═════ Input for this task ═════
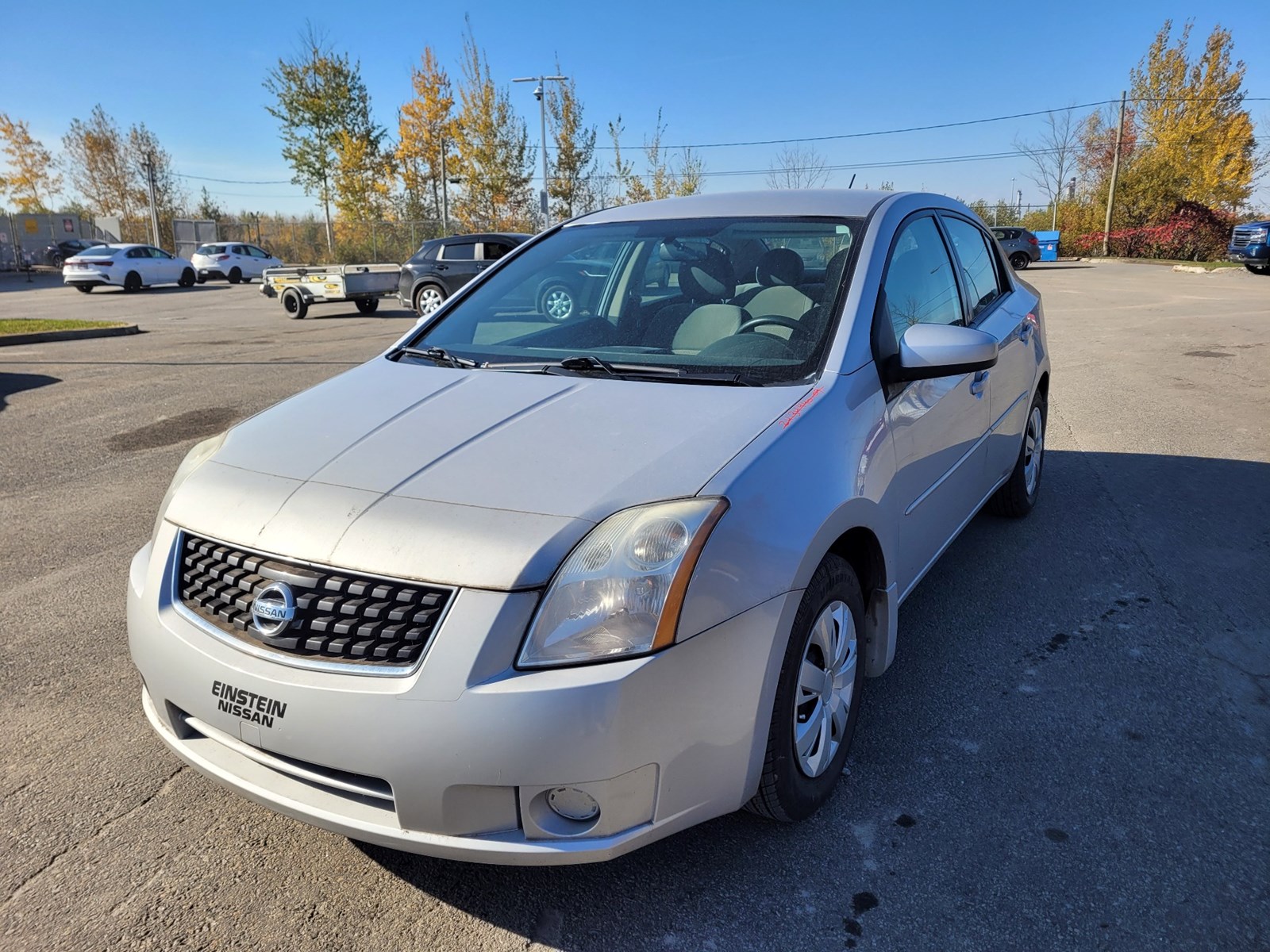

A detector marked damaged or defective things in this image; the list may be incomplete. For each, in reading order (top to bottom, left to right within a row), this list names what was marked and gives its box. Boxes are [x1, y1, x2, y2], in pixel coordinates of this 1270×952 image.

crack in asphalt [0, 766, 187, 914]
═════
═════ Input for this task ═════
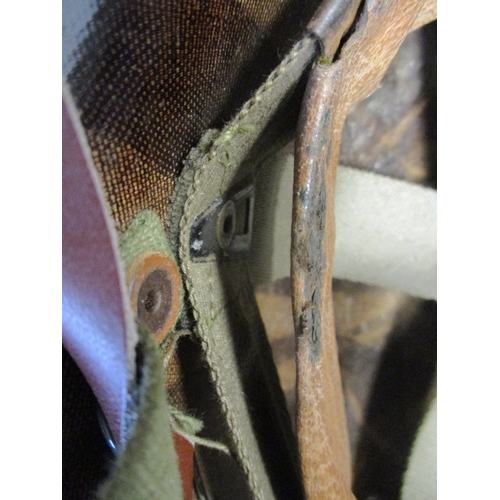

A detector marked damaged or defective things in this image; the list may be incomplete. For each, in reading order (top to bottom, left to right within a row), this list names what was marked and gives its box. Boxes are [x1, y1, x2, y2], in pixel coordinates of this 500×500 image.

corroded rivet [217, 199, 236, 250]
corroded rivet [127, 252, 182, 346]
═════
Problem to solve ▸
Rewrite the lines starting with the one containing "this 500×500 image." and going on through the one containing "corroded rivet [127, 252, 182, 346]", putting "scanner" in place of "detector" and leaving everything else unchanged.

Response to this exercise ▸
A scanner marked damaged or defective things in this image; the list may be incomplete. For each, in reading order (top to bottom, left to right within a row), this list names what was marked and gives its box. Boxes are [x1, y1, x2, y2], in pixel coordinates of this 500×500 image.

corroded rivet [217, 199, 236, 250]
corroded rivet [127, 252, 182, 346]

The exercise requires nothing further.